### Alıntı metin
Aphrodisias Antik Kenti Kazı Çalışmaları
Arkeolojik Kazı Doğal ve Kültürel Miras Yerleşim Kazısı UNESCO Dünya Miras Alanı
-
2020
Karia olarak bilinen antik bölgenin iç kesimlerinde bulunmaktadır. Yakın çevresinde yer alan ve günümüze iyi durumda korunagelen diğer antik kentler kuzeydoğusundaki Hierapolis (Pamukkale) ve Laodikea ile kuzeybatısındaki Nysa’dır. Örenyeri bugün Aydın’ın Karacasu ilçesine bağlı Geyre Mahallesi’nde bulunmaktadır. Ziyaret saatleri kışın 08:30-17:00, yazın 08:00-19:00’dur ve haftanın her günü ziyarete açıktır. Örenyeri giriş bileti alan içerisindeki müze ziyaretini de kapsamaktadır.
Bu muhteşem antik kent, 09. 07. 2017’de UNESCO Dünya Mirası Listesi'ne kaydedilmiştir. 2019 yılında 92.400 kişi alanı ziyaret etmiştir. Antik dünyanın en büyük süs havuzu ve en iyi korunmuş stadyumlarından biri burada yer almaktadır. Aphrodisias, iyi korunmuş mermer ocakları, örenyeri içerisindeki antik dünyaya ün salmış heykeltıraşlık okulu ve örenyeri içerisindeki müzede sergilenen heykelleri ile Roma dönemi heykeltıraşlık sanatının tüm işlemlerini baştan sona detaylı bir şekilde anlamamızı sağlamaktadır.

### Veriler
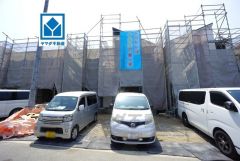 オール電化住宅。WIC2ヶ所。駐車2～3台。お問い合わせお待ちしております＾＾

### Görev tanımı
Aphrodisias metnine dayanarak aşağıdaki soruları yanıtlayın.
1. Örenyeri bugün hangi mahallede bulunmaktadır?
2. Alan yaz aylarında hangi saatler arasında ziyarete açıktır?
3. 2019 yılında alanı kaç kişi ziyaret etmiştir?

### Alıştırma yanıtı
1. Aydın'ın Karacasu ilçesine bağlı Geyre Mahallesi'nde.
2. 08:00-19:00 saatleri arasında.
3. 92.400 kişi.